Ay Jesús!, decía Carlos, ojalá no salgan la noche en que tengo que
regar la chacra. Sin embargo, este muchacho de 11 años era tan preguntón
que se enteró que las almas en pena vagaban a medianoche para asustar a
todos los que salían. Estos seres, según decían, penaban porque dejaron
enterrados fabulosos tesoros y hasta que alguien los encontrara no
podían ir al cielo. Estos entierros estaban en pequeños baúles de
maderas duras para que resistieran la humedad de las paredes.

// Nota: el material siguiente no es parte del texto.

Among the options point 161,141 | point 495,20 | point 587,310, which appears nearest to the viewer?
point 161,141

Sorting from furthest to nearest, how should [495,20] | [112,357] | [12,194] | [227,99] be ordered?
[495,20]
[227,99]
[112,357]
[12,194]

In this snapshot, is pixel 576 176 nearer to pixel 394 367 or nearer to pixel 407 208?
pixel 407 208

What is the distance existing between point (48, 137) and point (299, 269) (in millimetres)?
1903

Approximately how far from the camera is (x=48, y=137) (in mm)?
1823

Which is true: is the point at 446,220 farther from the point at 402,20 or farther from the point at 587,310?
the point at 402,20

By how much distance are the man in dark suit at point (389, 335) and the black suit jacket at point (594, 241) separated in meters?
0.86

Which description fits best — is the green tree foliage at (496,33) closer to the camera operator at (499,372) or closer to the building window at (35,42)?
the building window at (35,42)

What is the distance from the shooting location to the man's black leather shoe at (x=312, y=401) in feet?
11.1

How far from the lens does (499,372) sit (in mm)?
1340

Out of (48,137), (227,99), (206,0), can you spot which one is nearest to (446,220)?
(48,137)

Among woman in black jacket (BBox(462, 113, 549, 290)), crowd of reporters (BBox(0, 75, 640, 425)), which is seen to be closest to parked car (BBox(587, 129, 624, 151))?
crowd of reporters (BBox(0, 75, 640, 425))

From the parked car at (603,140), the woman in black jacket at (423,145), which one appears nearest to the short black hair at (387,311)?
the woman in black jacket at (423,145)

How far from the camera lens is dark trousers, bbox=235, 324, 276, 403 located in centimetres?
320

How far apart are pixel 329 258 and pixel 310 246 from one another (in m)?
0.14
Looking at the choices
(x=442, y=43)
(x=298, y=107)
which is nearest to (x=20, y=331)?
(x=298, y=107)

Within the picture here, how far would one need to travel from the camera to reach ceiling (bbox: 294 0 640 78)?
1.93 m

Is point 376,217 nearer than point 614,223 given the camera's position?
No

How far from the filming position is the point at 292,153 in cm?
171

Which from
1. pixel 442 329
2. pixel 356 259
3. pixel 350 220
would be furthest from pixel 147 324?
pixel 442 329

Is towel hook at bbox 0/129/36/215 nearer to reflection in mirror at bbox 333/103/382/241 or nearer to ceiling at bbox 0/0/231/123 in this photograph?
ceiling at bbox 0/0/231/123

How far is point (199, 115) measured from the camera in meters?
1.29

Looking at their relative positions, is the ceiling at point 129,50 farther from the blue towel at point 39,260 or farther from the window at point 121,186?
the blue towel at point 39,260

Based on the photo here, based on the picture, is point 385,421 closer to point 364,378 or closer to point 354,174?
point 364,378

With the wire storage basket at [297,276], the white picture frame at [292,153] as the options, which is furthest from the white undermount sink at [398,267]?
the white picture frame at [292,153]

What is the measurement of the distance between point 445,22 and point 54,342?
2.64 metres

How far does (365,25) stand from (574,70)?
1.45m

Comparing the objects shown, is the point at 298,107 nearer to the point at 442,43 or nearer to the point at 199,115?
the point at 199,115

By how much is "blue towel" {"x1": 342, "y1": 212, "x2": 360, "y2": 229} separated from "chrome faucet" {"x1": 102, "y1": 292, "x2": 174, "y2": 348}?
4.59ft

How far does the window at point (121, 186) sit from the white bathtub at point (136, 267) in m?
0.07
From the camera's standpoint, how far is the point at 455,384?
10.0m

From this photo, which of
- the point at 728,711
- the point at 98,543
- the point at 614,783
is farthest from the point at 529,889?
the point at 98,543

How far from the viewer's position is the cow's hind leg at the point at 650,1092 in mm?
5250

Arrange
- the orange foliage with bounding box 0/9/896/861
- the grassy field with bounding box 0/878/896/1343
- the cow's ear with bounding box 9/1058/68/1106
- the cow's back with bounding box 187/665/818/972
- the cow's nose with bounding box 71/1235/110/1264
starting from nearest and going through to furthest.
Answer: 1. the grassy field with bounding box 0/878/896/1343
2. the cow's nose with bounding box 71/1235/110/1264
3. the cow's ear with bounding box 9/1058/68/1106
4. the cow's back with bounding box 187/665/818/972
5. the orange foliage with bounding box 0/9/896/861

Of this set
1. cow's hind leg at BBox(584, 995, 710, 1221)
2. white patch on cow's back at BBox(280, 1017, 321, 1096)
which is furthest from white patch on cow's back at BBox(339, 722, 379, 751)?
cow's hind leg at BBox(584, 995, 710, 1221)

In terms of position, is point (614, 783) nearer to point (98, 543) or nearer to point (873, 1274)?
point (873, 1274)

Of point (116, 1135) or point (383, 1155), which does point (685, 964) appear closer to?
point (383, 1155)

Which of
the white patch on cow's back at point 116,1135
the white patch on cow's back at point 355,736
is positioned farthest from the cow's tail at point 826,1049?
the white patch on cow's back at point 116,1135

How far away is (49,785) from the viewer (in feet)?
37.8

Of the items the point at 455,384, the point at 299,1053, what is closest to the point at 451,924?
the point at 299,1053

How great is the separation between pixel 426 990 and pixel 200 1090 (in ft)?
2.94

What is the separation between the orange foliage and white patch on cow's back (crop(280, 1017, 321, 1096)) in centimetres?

Carlos moría de ganas de conocer a esas almas en pena, aunque sea de
lejos y fue a la casa de su amigo Juan José para que lo acompañara al
regadío.
Y luego de insistir, los dos chicos caminaron hasta el barrio San
Felipe. Empezaron a regar los sembríos y después prendieron una fogata y
esperaron que el tiempo transcurriera, eso sí evitando hablar de la
temible Caja Ronca.
traídos por la magia del fuego no tardaron en dormirse, mientras un ruido pareció entrar por el portón
del Quiche Callejón. Despertaron y el sonido se hizo cada vez más fuerte. Entonces se acercaron a la
hendidura y lo vieron todo: Un personaje extraño rodeado de fuego
daba órdenes a sus fieles, que caminaban lentamente como
arrepintiéndose.
Los curiosos estaban pegados al portón como si fueran estatuas. Y
entonces la puerta sonó. A su lado se encontraba un penitente con una
caperuza que ocultaba sus ojos. Les extendió dos enormes velas aún
humeantes y se esfumó como había llegado. A Juan José le pareció que una
carroza contenía la temible Caja Ronca, que no era otra cosa que algún
baúl lleno de plata perdido en el tiempo y el espacio y que buscaba unas
manos que lo liberaran de su antiguo dueño.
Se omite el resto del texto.